Starting with the line containing "Little Boys Bible" and going on through the line containing "Nike WMNS AIR MAX TORCH 4 Running ShoesBlack", return the lines of the data below exactly, and only those.

§ EXERCISE INPUTS:
========================================================================
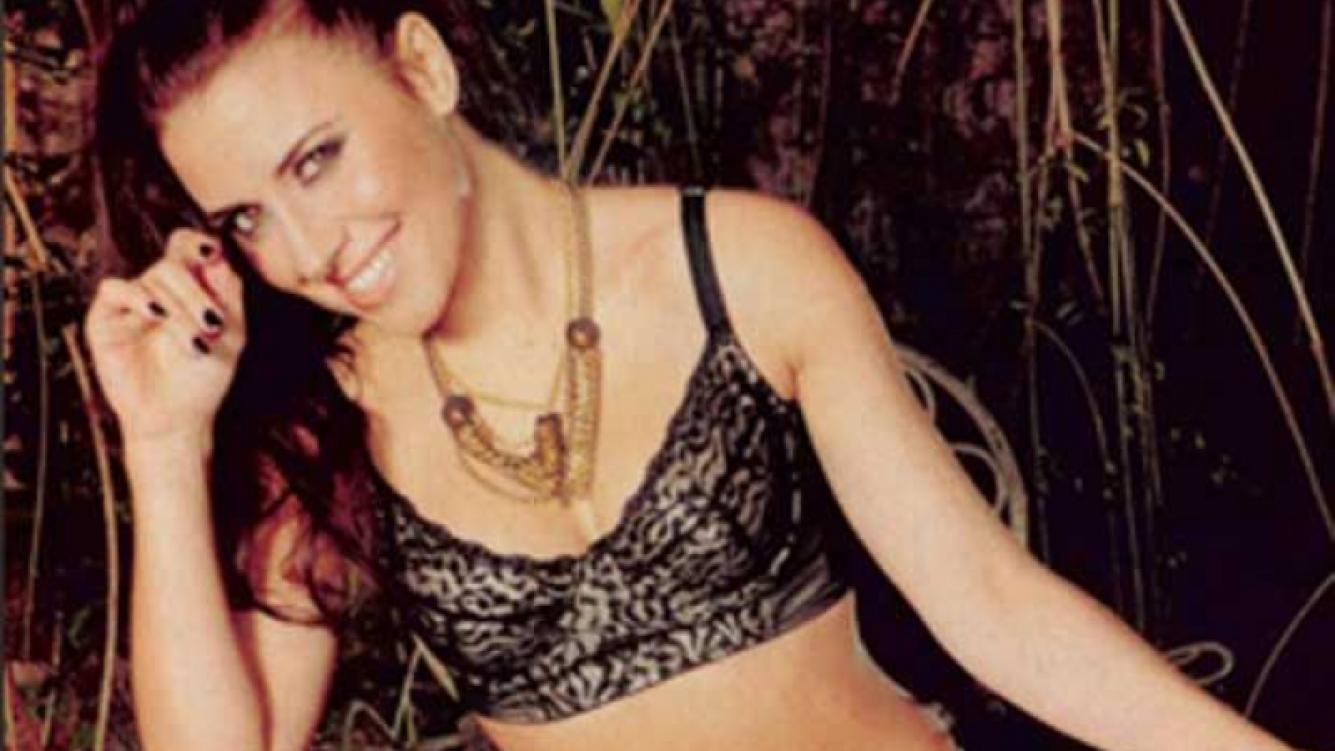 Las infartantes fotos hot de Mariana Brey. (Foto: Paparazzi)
========================================================================
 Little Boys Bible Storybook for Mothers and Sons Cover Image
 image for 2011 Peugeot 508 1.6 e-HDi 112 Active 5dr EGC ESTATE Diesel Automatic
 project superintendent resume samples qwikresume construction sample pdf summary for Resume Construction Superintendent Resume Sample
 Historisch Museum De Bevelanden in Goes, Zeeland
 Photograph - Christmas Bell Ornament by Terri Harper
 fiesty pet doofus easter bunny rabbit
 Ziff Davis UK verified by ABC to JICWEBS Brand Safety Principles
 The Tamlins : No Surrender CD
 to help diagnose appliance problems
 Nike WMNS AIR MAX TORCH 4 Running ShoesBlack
========================================================================
§ SOLUTION:
 Little Boys Bible Storybook for Mothers and Sons Cover Image
 image for 2011 Peugeot 508 1.6 e-HDi 112 Active 5dr EGC ESTATE Diesel Automatic
 project superintendent resume samples qwikresume construction sample pdf summary for Resume Construction Superintendent Resume Sample
 Historisch Museum De Bevelanden in Goes, Zeeland
 Photograph - Christmas Bell Ornament by Terri Harper
 fiesty pet doofus easter bunny rabbit
 Ziff Davis UK verified by ABC to JICWEBS Brand Safety Principles
 The Tamlins : No Surrender CD
 to help diagnose appliance problems
 Nike WMNS AIR MAX TORCH 4 Running ShoesBlack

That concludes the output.